Task force examines the financial impact of jails on county budgets
State lawmakers heard this week from six county judge/executives this week about different operational frameworks and the associated costs of county jails. Reagan Taylor of Madison County, Joe Pat Covington of Scott County, Adam O’Nan of Union County, Rick Stiltner of Menifee County, Mark McKenzie of Johnson County and Harry Clark of Rowan County testified before the Jail & Corrections Reform Task Force.
In Kentucky, 70 counties operate full-service jails, four counties are home to regional jails, and three counties have “life safety” jails, which do not house state inmates. Forty-three counties do not operate a jail facility but are still responsible for inmate transport and the cost of housing that prisoner in another county.
A recording of the full meeting is available on the LRC YouTube channel, and excerpts of the judges’ comments are below.

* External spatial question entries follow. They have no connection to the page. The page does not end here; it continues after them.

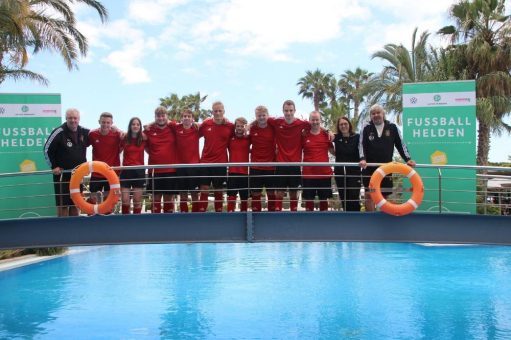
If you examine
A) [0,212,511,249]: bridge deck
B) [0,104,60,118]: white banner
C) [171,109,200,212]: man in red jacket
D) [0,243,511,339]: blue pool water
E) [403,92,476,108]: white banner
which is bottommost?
[0,243,511,339]: blue pool water

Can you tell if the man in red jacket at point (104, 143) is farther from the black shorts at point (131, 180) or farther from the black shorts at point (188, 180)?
the black shorts at point (188, 180)

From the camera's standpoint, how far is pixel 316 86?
48062mm

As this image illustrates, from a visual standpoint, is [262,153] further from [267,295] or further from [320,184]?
[267,295]

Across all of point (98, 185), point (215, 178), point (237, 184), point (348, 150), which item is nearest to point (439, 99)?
point (348, 150)

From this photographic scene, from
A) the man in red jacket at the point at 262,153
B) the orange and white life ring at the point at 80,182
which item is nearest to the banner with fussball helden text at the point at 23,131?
the orange and white life ring at the point at 80,182

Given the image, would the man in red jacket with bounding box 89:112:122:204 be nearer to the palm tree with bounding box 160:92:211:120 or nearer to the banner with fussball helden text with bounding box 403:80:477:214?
the banner with fussball helden text with bounding box 403:80:477:214

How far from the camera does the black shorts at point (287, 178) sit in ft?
25.5

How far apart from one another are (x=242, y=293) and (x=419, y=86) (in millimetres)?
7264

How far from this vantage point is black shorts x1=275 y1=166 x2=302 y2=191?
25.5ft

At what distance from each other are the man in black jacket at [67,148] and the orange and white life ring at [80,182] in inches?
24.8

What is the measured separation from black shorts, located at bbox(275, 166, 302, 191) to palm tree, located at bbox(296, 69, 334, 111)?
39.9m

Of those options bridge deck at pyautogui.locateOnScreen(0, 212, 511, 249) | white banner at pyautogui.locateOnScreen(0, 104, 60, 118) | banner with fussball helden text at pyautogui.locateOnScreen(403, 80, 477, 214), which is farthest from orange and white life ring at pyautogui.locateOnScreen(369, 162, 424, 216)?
white banner at pyautogui.locateOnScreen(0, 104, 60, 118)

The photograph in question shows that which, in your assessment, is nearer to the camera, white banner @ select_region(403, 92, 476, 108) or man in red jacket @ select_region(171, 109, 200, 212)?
man in red jacket @ select_region(171, 109, 200, 212)

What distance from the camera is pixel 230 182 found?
25.9 ft
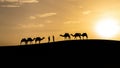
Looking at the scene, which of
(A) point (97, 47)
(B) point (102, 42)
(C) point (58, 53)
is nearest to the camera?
(C) point (58, 53)

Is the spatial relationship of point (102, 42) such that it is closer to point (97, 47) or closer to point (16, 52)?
point (97, 47)

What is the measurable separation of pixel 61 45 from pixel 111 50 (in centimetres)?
1023

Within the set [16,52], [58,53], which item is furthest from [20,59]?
[58,53]

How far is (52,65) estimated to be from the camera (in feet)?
161

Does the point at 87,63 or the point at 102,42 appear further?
the point at 102,42

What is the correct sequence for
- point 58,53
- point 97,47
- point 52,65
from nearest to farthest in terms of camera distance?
point 52,65, point 58,53, point 97,47

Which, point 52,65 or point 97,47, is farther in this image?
point 97,47

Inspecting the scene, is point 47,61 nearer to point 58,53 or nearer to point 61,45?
point 58,53

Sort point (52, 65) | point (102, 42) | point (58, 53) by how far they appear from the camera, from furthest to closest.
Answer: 1. point (102, 42)
2. point (58, 53)
3. point (52, 65)

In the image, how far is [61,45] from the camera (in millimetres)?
58594

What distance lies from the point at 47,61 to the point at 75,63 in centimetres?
505

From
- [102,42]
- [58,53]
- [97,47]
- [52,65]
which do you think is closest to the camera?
[52,65]

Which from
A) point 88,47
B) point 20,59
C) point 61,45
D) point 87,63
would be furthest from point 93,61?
point 20,59

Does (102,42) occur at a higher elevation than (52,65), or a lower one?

The task force’s next meeting is scheduled for Sept. 26.
Madison County Judge/Executive Reagan Taylor
“I'm here today to ask direction from [the General Assembly]. Madison County is at a crucial point where we need direction from the legislative body of what we're supposed to do about our current situation. I've asked several times over the past several years and [the answer has] been, ‘Hang on don't do anything yet.’

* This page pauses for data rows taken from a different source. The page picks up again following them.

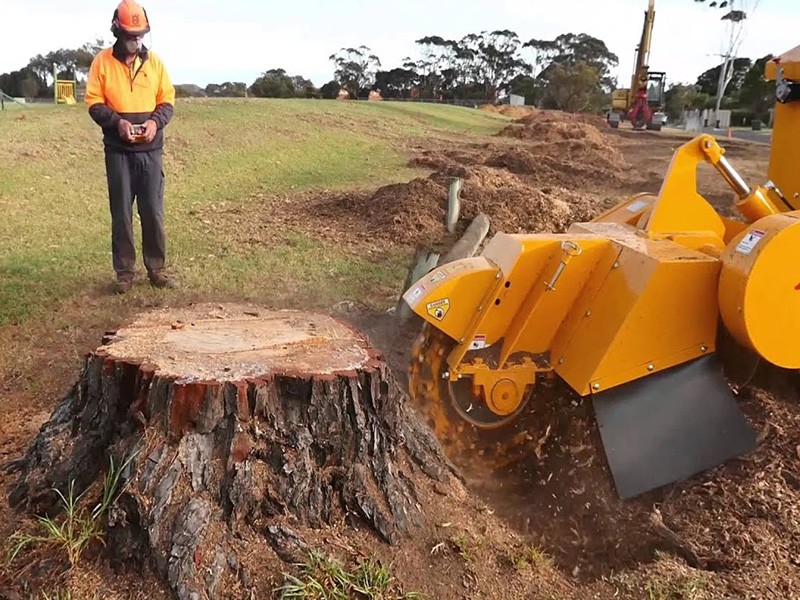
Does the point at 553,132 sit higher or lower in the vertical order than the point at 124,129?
lower

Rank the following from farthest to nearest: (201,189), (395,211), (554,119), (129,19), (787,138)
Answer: (554,119), (201,189), (395,211), (129,19), (787,138)

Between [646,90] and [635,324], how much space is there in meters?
31.5

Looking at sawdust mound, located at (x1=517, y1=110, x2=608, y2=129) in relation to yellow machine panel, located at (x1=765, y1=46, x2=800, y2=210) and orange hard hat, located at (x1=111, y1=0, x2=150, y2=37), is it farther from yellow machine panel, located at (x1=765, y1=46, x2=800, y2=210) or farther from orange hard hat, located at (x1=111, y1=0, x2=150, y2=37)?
yellow machine panel, located at (x1=765, y1=46, x2=800, y2=210)

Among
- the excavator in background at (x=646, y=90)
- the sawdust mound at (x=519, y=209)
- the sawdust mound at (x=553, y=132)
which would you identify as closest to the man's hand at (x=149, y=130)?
the sawdust mound at (x=519, y=209)

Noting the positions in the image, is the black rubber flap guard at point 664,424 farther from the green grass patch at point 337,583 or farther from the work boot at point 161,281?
the work boot at point 161,281

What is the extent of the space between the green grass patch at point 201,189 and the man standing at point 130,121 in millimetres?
576

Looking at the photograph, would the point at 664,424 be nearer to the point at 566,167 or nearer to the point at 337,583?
the point at 337,583

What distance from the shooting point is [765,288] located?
323 cm

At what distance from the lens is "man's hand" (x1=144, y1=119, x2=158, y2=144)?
573cm

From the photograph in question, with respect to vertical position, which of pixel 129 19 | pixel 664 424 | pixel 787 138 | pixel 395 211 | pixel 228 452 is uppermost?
pixel 129 19

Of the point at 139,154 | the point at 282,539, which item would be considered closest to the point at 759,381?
the point at 282,539

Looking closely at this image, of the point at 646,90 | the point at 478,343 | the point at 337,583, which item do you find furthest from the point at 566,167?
the point at 646,90

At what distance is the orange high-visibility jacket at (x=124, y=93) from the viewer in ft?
18.6

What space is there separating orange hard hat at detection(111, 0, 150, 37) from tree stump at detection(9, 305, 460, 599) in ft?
10.7
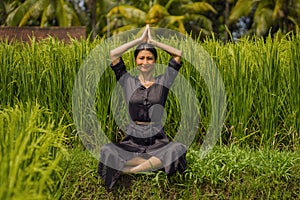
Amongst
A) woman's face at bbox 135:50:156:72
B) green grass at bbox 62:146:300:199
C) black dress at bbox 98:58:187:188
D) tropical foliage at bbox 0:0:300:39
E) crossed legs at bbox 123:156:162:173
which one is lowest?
tropical foliage at bbox 0:0:300:39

“I can't go and spend $50 million on a new detention center in Madison County if I don't know what the state playbook is. And so that's why I'm here today for is to ask direction. What am I supposed to do as a county when we're upside down on what it costs?”
Scott County Judge/Executive Joe Pat Covington
“We have an 86-bed facility built in 1992. We're one of the fastest growing communities in the Commonwealth. And today we have 121 inmates in our facility. There's probably 10 to 15 outside the facility. We have contracts with four other county jails to house our inmates when we go above 130 inmates.
“We're just really challenged about our square footage; we have about 19,500 square feet. And it really limits our opportunities to provide programming and try to assist individuals that are struggling, that are there because of the drug epidemic.”
Union County Judge/Executive Adam O’Nan
For a county of 14,000 of Union [County], we have a budget of about $20 million. A lot of that's economic development projects, but $1 million or $2 million jail fund budget is pressing and it is hard to manage. And we do the best that we can with those. We've got to find ways to keep the recidivism down with programming, whatever that looks like, whether that's public partnerships, public-private partnerships, or whatever. I guess that's a blank slate right now of how we do that, but we've got to find a way to help our people.”
Menifee County Judge/Executive Rick Stiltner
“We have the same drug problem everybody else does. But I will say there has to be a solution and it needs to start at the state level because counties really don't know what they're going to do.
“Do we need more jails? Do we need to build jails? Do we need to regionalize? I don't know. I don't know what those answers are. I just know this: every year my budget continues to go up for jails, because it has since I've been the judge since 2015. If I go to these rates of $40 and $42 [a day per inmate], I immediately added $100,000 of my budget to that cost. Immediately. It starts right then. And so, I would like to see us come up with a solution that is beneficial for all of us.”
Johnson County Judge/Executive Mark McKenzie
“Our jail costs consume approximately 80% of our annual property tax collections. So it obviously is a tremendous impact on our budget.
“Structurally, [the regional jail] seems to be a decent model for us in rural counties, especially with the population of the state inmates there that help us financially to keep it running. I checked with the jail administrator and the state inmate population is what allows that jail to basically do as well as it does and to run as efficiently as it does.”
Rowan County Judge/Executive Harry Clark
“We have a good and healthy property tax base, but it's still very hard to generate the revenue to make this jail work. The inmates we have got, I think, some really good programs [through the jail]. They do teach the GED in the detention center. We have we have folks that come in and counsel for substance abuse.
“One of the real concerns of mine, and probably everyone's, [is] we're at a five-year-old jail right now. It's costing us this now, but in another three to four or five years when that big air conditioning unit quits on top of that roof or one of those big ovens quit, we're going to be scrambling trying to figure out where we're going to find the money to do these repairs. So we need some help.”